§ Tâche écrite A
Recopiez fidèlement, dans le texte sur l'arrêt de la Cour de cassation, le passage allant de « Par contre, la » jusqu'à « de ces éléments. ».

§ Texte fourni
>>>>>

La Cour d'Appel là encore, qui n'avait pas dénaturé le rapport d'expertise en interprétant ces propos, avait pu, selon la Cour de Cassation, statuer comme elle l'avait fait ;

Le second pourvoi était soutenu par la Barclays Bank :

* Le premier moyen portait également sur sa condamnation à payer aux époux X... et aux époux Z... des sommes équivalentes au montant que ceux-ci devaient en vertu de leurs engagements de caution. La Cour de Cassation observe que l'arrêt de la Cour d'Appel de BORDEAUX a relevé que L'EUROPEENNE DE BANQUE qui s'était déterminée, comme les deux autres établissements, sur la base d'études dépourvues de sérieux, notamment celle de Madame E..., qui comportait des erreurs surprenantes, dans des conditions dépourvues de toute rigueur et témoignant même d'un certain amateurisme et sans concertation sérieuse avec les autres établissements intervenant, ajoutant qu'elle avait pris sa décision « dans le but essentiel d'entrer en relation d'affaires avec un client haut de gamme ».

La Cour de Cassation a estimé qu'en l'état de ces motifs dont il est résulté que L'EUROPEENNE DE BANQUE, en consentant à la SCI LES JARDINS DE HAUTE RIVE, de manière imprudente et sans discernement, des crédits dont elle n'ignorait pas ou n'aurait pas du ignorer qu'ils entraîneraient à plus ou moins brêve échéance sa ruine, avait commis une faute, la Cour d'Appel, qui n'était pas tenue de suivre l'intéressée dans le détail de son argumentation, a décidé, à bon droit, qu'elle avait engagé sa responsabilité à l'égard des cautions ;

* Le second moyen faisait grief à l'arrêt de l'avoir condamnée à indemniser les cautions de l'intégralité de leurs préjudices respectifs. La Cour de Cassation a rejeté ce moyen qui remettait en cause selon elle le pouvoir souverain des juges du fond d'apprécier la valeur probante et la portée d'un rapport d'expertise ;

Par contre, la Cour de Cassation a retenu le troisième moyen du premier pourvoi pris en sa troisième branche et le second moyen du pourvoi pris en sa seconde branche selon lesquels la Cour d'Appel, tout en admettant que les retards et malfaçons dans la construction de l'immeuble avaient eu une incidence certaine sur l'échec du projet, avait pourtant laissé à la charge des établissements de crédit l'intégralité du préjudice résultant pour les cautions du non-remboursement du prêt sans prendre en considération l'incidence de ces éléments.

<<<<<

Enregistrements sources:
>>>>>

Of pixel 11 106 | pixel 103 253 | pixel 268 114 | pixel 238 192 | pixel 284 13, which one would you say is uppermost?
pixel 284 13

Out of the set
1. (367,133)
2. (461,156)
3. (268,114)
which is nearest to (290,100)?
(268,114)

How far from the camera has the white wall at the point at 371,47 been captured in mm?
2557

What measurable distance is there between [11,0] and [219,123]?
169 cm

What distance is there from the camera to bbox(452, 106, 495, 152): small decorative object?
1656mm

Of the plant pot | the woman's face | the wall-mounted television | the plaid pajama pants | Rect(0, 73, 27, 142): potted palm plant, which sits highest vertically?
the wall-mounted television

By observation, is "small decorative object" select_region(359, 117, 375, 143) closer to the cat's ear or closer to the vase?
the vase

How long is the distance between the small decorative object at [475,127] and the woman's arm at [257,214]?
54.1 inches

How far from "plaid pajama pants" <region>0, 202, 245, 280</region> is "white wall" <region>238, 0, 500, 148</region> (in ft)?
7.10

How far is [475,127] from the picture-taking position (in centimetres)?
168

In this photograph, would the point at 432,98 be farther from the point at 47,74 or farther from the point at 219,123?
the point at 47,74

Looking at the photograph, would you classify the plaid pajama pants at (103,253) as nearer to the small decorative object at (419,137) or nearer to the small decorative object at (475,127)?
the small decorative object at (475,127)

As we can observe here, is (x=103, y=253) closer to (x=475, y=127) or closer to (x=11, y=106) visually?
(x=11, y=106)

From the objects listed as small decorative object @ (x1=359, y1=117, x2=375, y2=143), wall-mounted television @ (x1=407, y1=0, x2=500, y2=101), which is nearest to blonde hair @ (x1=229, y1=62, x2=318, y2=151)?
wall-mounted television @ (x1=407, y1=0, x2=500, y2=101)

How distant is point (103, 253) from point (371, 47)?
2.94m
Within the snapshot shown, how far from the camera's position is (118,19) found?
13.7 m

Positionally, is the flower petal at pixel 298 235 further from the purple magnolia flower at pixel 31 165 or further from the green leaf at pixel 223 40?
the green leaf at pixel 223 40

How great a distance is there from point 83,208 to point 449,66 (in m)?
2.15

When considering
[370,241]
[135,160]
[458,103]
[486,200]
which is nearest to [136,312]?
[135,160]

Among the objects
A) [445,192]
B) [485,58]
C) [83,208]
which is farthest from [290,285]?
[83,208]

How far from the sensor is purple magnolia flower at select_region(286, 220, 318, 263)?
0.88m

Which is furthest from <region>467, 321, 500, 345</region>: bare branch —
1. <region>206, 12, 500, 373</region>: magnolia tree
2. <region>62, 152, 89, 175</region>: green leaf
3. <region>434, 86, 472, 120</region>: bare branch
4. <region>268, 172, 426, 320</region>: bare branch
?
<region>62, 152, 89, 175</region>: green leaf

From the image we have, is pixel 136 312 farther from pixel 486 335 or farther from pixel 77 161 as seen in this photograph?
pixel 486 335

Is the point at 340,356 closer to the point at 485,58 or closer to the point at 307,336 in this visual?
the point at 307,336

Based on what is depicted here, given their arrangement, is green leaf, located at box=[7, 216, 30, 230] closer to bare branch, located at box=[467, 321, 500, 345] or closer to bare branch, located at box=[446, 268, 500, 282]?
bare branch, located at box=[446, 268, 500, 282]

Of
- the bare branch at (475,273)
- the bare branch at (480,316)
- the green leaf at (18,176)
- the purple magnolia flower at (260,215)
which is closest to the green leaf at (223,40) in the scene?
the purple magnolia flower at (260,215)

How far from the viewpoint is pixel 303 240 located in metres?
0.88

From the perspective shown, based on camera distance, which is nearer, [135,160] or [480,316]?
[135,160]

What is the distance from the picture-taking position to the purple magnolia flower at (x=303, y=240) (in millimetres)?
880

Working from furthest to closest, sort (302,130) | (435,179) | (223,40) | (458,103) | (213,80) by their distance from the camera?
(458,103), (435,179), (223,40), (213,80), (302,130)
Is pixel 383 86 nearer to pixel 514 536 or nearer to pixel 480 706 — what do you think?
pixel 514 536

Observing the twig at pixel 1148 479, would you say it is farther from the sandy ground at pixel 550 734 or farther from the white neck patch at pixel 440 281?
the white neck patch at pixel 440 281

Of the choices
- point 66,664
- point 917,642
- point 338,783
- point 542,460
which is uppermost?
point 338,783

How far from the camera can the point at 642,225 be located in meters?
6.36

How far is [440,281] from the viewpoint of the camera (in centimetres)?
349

<<<<<

§ Tâche écrite B
Combien de lignes des enregistrements contiennent la chaîne « this » ? Donnez seulement le nombre.

§ Réponse écrite A
Par contre, la Cour de Cassation a retenu le troisième moyen du premier pourvoi pris en sa troisième branche et le second moyen du pourvoi pris en sa seconde branche selon lesquels la Cour d'Appel, tout en admettant que les retards et malfaçons dans la construction de l'immeuble avaient eu une incidence certaine sur l'échec du projet, avait pourtant laissé à la charge des établissements de crédit l'intégralité du préjudice résultant pour les cautions du non-remboursement du prêt sans prendre en considération l'incidence de ces éléments.

§ Réponse écrite B
3